Oh, I also wanted to say how much the other kids impressed me too. Bunch of smart people.11
The restaurant was pretty good. We went with my inlaws. Alpha’s parents were uncomfortable because it was urban and ritzy. The view was nice, it’s across the square from the big cathedral in Vienna. The prices reflect this, and the quality of the food, which is pretty good. Service was good too, until they got busy.12
I threatened Beta that I would make an embarrassing speech, as fatherly tradition requires,13 but she wasn’t horrified enough and I never really got a chance. I would have kept it short.
I would have said this:

    Beta was born on [date] in [place] in Japan at [exact time] in the middle of a typhoon. She weighed [exact weight]. I rode my bicycle through the storm (carrying a small, transparent umbrella Japanese-style) to the hospital and got there in time to see them rolling her to the ambulance in a little portable pink incubator to take her to another hospital specializing in preemies. She looked very small, 38cm long, being born 10 weeks early. I visited her daily in the hospital after that, delivering milk her mother pumped.14 In the hospital they called me the milkman. Once my wife was well enough to go too, we went together.

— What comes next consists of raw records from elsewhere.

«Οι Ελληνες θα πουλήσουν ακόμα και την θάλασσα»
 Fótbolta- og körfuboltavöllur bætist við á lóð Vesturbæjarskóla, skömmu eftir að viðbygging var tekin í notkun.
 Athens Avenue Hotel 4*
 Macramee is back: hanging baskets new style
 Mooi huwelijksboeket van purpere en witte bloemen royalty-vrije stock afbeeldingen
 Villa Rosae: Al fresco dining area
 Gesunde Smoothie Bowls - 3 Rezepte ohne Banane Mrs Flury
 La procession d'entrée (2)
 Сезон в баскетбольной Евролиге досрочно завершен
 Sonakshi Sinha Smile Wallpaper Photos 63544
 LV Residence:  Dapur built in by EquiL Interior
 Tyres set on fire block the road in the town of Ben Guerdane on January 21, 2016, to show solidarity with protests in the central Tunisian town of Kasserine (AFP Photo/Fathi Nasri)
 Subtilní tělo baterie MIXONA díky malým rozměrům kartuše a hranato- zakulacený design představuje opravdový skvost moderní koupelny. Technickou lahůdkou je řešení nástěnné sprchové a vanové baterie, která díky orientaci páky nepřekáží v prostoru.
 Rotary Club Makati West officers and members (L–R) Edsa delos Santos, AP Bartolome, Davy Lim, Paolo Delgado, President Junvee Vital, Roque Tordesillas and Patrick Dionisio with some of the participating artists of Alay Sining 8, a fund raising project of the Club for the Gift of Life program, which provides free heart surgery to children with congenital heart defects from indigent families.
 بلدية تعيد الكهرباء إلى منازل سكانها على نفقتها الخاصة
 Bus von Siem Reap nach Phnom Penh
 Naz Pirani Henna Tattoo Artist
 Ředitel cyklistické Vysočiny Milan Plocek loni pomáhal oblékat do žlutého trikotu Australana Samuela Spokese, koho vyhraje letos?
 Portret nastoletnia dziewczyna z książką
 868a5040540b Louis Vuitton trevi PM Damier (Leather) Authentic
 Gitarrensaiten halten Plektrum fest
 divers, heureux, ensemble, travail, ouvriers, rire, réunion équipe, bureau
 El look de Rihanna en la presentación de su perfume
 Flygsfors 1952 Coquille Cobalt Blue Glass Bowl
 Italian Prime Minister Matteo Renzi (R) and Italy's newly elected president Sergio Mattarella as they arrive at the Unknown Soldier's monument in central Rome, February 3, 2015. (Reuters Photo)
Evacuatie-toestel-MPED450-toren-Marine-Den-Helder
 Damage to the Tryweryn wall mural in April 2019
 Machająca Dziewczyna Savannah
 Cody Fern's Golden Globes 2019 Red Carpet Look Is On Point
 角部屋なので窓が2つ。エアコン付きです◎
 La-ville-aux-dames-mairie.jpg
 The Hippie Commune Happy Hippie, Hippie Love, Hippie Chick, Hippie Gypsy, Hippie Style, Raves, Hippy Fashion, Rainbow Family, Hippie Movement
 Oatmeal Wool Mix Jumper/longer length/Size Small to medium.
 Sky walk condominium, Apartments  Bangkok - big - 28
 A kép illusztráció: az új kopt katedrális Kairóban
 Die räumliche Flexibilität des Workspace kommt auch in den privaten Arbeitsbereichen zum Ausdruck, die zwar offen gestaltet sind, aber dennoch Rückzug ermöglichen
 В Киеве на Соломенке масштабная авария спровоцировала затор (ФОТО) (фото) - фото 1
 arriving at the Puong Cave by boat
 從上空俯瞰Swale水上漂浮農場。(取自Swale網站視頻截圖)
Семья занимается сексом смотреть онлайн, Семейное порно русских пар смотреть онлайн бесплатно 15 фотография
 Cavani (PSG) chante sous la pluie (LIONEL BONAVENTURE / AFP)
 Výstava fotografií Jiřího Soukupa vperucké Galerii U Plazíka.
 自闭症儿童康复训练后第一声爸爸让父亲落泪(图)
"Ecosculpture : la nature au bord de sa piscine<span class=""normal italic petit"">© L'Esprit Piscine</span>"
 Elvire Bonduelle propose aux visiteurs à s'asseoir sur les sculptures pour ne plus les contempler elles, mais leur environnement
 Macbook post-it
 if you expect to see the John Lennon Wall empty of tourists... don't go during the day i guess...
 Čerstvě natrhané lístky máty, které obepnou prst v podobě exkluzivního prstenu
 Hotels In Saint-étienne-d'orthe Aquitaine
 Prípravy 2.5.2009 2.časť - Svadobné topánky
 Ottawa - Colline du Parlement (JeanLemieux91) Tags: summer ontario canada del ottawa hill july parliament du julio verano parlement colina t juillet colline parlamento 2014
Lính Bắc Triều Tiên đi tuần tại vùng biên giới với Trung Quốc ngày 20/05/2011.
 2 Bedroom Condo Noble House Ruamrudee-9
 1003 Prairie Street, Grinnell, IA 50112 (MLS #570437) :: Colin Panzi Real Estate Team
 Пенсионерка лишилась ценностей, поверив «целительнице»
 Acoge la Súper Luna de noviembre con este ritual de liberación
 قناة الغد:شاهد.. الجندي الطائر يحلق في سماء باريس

    The first time I visited her in the hospital, I disinfected my hands and put on a surgical gown and her doctor [name] gave me a tour and explained gently the risks she faced and that there was a 90% chance there would be no brain damage. She was so tiny, and yet when I looked around the ward, she was one of the largest babies there. They had 600 gram babies, too. They had a mentally damaged girl about 2 with no fingers or toes rolling around in one of those springy walker things kids roll around in rolling around the ward.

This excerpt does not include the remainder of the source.